Not so long ago I remember seeing a newly built large house in a village going by the name of ‘The Briars’. The garden had no briars, no grass or anything green which could be mistaken for a garden. I remember thinking how sad that the occupants love the idea of the word but not the briars themselves. Of course, that was based on my idea of briars as a thorny thicket of vegetation. The rather cool Urban Dictionary web site has ‘briar patch’ defined as “The place you secretly really want to be, even though the person sending you there thinks it's a punishment”. This leads on nicely from the old story about Br'er Rabbit's favourite patch for hiding in the famous Uncle Remus stories.

Hedgehog © Richard BainesHedgehog © Richard Baines

Hiding in a wild and unkept briar patch is a really good idea if your trying to escape the cold. Some of our most loved animals need a briar patch they can call home, find food and in winter doze undisturbed or go into full hibernation. Hedgehogs, Wood Mice, Robins, Song Thrushes, Wrens and Newts. When I was six years old, I found my first pet; a newt called you guessed it Newton! I can’t remember much about it just that I was so excited when I found it under a rock, I made a circle of stones, chose a name for it and watched in horror as it slowly tried to escape.
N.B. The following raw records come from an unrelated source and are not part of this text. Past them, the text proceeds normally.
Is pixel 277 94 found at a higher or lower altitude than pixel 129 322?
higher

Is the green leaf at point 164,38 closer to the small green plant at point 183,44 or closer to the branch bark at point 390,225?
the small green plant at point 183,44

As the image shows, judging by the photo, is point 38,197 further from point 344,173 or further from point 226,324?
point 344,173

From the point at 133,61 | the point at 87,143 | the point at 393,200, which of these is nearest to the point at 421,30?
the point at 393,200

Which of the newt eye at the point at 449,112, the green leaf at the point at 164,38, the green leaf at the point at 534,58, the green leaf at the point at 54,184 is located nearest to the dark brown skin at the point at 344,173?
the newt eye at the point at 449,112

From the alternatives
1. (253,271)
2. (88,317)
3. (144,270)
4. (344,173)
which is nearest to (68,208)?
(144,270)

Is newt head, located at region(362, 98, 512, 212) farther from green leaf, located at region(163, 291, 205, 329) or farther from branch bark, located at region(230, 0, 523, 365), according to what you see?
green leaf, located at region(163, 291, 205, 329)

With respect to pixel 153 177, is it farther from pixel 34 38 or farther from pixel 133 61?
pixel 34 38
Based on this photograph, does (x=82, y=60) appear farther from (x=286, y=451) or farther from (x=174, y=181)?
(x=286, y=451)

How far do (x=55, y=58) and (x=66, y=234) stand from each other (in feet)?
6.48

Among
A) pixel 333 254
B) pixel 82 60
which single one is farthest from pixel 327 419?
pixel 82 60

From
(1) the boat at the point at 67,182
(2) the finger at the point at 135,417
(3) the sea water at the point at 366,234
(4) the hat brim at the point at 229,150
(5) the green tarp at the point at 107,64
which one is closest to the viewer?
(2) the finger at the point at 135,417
Smooth Newt © Richard BainesSmooth Newt © Richard Baines

Fast forward to November 2018 I’m in our new garden pondering how to create my very own briar patch. Out with the old in with the new, clearing away a few unwanted old flowers and moving rocks with care and putting them back just in case someone is living underneath. A movement caught my eye on a nearby flat stone. Wow it’s a newt and not just any old newt but a beautiful male Smooth Newt just like my first pet! I was so relieved my spade hadn’t done any damage. I carefully lifted the stone and allowed it to crawl under the all new briar patch.

Henry David Thoreau once wrote “In wildness is the preservation of the World” Let’s bring that wildness into our gardens and create more briar patches! But we must be extra careful at this time of year, you never know who’s dozing in their thorny patch of paradise.